According to Dennis Nsafoah, Assistant Professor of Economics at Niagara University and member of the Research Committee at Tesah Capital, the gold-backed reserve strategy as “a decisive and sensible shift.”
In a brief on the policy copied to The High Street Journal, instead of relying on Eurobonds, swaps, and other short-term foreign borrowings to inflate reserves, an approach that proved fragile during the 2022–23 crisis, GANRAP proposes purchasing domestically produced gold and retaining export proceeds to strengthen external buffers.

“Rather than relying on Eurobonds, swaps, and other costly short-term instruments, the government proposes to build foreign exchange reserves by purchasing domestically produced gold and retaining the export proceeds. This strategic shift deserves credit,” Dr. Nsafoah.
The Bigger Question: How Much Is Enough?
While the method is sound, Dr. Nsafoah questions the scale of the ambition. He explains that GANRAP targets 15 months of import cover by 2028, a level he believes is difficult to justify economically given Ghana’s current reserve strength.
By the end of 2025, Ghana’s Gross International Reserves stood at approximately US$13.8 billion, equivalent to 5.7 months of import cover.
This, he says, is not a weak position. He adds that it is comfortably above traditional reserve adequacy benchmarks.

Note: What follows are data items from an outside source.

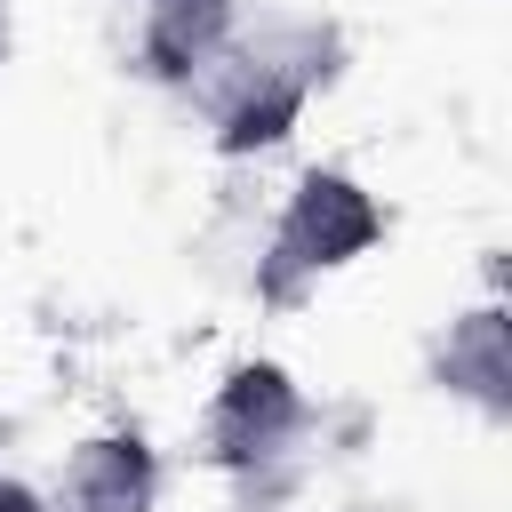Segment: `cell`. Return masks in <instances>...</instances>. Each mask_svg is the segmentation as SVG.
<instances>
[{
  "label": "cell",
  "mask_w": 512,
  "mask_h": 512,
  "mask_svg": "<svg viewBox=\"0 0 512 512\" xmlns=\"http://www.w3.org/2000/svg\"><path fill=\"white\" fill-rule=\"evenodd\" d=\"M232 0H136V72L160 88H200V72L232 48Z\"/></svg>",
  "instance_id": "cell-5"
},
{
  "label": "cell",
  "mask_w": 512,
  "mask_h": 512,
  "mask_svg": "<svg viewBox=\"0 0 512 512\" xmlns=\"http://www.w3.org/2000/svg\"><path fill=\"white\" fill-rule=\"evenodd\" d=\"M336 80V32L328 24H264V32H232V48L200 72V104H208V144L224 160H256L280 152L304 120V104Z\"/></svg>",
  "instance_id": "cell-1"
},
{
  "label": "cell",
  "mask_w": 512,
  "mask_h": 512,
  "mask_svg": "<svg viewBox=\"0 0 512 512\" xmlns=\"http://www.w3.org/2000/svg\"><path fill=\"white\" fill-rule=\"evenodd\" d=\"M160 448L136 424L80 432L48 480V512H160Z\"/></svg>",
  "instance_id": "cell-4"
},
{
  "label": "cell",
  "mask_w": 512,
  "mask_h": 512,
  "mask_svg": "<svg viewBox=\"0 0 512 512\" xmlns=\"http://www.w3.org/2000/svg\"><path fill=\"white\" fill-rule=\"evenodd\" d=\"M8 48H16V8L0 0V64H8Z\"/></svg>",
  "instance_id": "cell-8"
},
{
  "label": "cell",
  "mask_w": 512,
  "mask_h": 512,
  "mask_svg": "<svg viewBox=\"0 0 512 512\" xmlns=\"http://www.w3.org/2000/svg\"><path fill=\"white\" fill-rule=\"evenodd\" d=\"M304 424H312L304 384H296L280 360L248 352V360H232V368L208 384L200 464H216V472H232V480H256V472H272V464L304 440Z\"/></svg>",
  "instance_id": "cell-3"
},
{
  "label": "cell",
  "mask_w": 512,
  "mask_h": 512,
  "mask_svg": "<svg viewBox=\"0 0 512 512\" xmlns=\"http://www.w3.org/2000/svg\"><path fill=\"white\" fill-rule=\"evenodd\" d=\"M392 232V208L336 160H312L296 168V184L280 192L272 208V232H264V256H256V304L288 312L304 304L320 280L352 272L360 256H376Z\"/></svg>",
  "instance_id": "cell-2"
},
{
  "label": "cell",
  "mask_w": 512,
  "mask_h": 512,
  "mask_svg": "<svg viewBox=\"0 0 512 512\" xmlns=\"http://www.w3.org/2000/svg\"><path fill=\"white\" fill-rule=\"evenodd\" d=\"M0 512H48V488H32V480L0 472Z\"/></svg>",
  "instance_id": "cell-7"
},
{
  "label": "cell",
  "mask_w": 512,
  "mask_h": 512,
  "mask_svg": "<svg viewBox=\"0 0 512 512\" xmlns=\"http://www.w3.org/2000/svg\"><path fill=\"white\" fill-rule=\"evenodd\" d=\"M440 384L456 400H472L488 424L512 416V328H504V304H472L448 320L440 336Z\"/></svg>",
  "instance_id": "cell-6"
}]
</instances>
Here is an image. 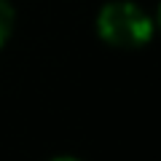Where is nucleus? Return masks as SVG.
Instances as JSON below:
<instances>
[{
    "instance_id": "f257e3e1",
    "label": "nucleus",
    "mask_w": 161,
    "mask_h": 161,
    "mask_svg": "<svg viewBox=\"0 0 161 161\" xmlns=\"http://www.w3.org/2000/svg\"><path fill=\"white\" fill-rule=\"evenodd\" d=\"M97 32L115 48H140L153 35V22L140 6L129 0H115L102 6L97 16Z\"/></svg>"
},
{
    "instance_id": "f03ea898",
    "label": "nucleus",
    "mask_w": 161,
    "mask_h": 161,
    "mask_svg": "<svg viewBox=\"0 0 161 161\" xmlns=\"http://www.w3.org/2000/svg\"><path fill=\"white\" fill-rule=\"evenodd\" d=\"M11 30H14V11L6 0H0V48L11 38Z\"/></svg>"
},
{
    "instance_id": "7ed1b4c3",
    "label": "nucleus",
    "mask_w": 161,
    "mask_h": 161,
    "mask_svg": "<svg viewBox=\"0 0 161 161\" xmlns=\"http://www.w3.org/2000/svg\"><path fill=\"white\" fill-rule=\"evenodd\" d=\"M51 161H78V158H73V156H57V158H51Z\"/></svg>"
},
{
    "instance_id": "20e7f679",
    "label": "nucleus",
    "mask_w": 161,
    "mask_h": 161,
    "mask_svg": "<svg viewBox=\"0 0 161 161\" xmlns=\"http://www.w3.org/2000/svg\"><path fill=\"white\" fill-rule=\"evenodd\" d=\"M158 22H161V6H158Z\"/></svg>"
}]
</instances>
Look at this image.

What Do Global Standards Say?
In his explanations, he adds that international reserve adequacy frameworks provide useful context.
One widely cited benchmark, the Greenspan–Guidotti rule, suggests countries should hold enough reserves to cover short-term external debt maturing within one year. For most emerging economies, this often corresponds to about 3–5 months of import cover.
Another influential framework developed by IMF economists Olivier Jeanne and Romain Rancière views reserves as insurance against sudden capital flow reversals. Their research generally places optimal reserves for economies with Ghana-like characteristics in the 5–8 month range.
Measured against these standards, Ghana’s current 5.7 months sits comfortably within, and in some cases above, recommended levels.
“A reserve buffer in the range of 5 to 8 months of import cover, particularly for a commodity-exporting economy with gold, cocoa, and oil revenues and a flexible exchange rate, is widely regarded as more than adequate to insure against sudden stops, smooth exchange-rate volatility, and sustain market confidence,” he explained.
He added, “Ghana is no longer in a reserve-scarce regime. The policy challenge is not to escape vulnerability at all costs, but to avoid overshooting into an excessively costly buffer.

A Balanced Perspective
Dr. Nsafoah is not opposing the policy. However, he is calling for calibration.
He supports the shift toward domestically anchored reserve accumulation. But he urges policymakers to weigh ambition against efficiency.
As the government rolls out GANRAP, the debate may increasingly centre not on whether building reserves is good, it clearly is, but on how much is economically optimal.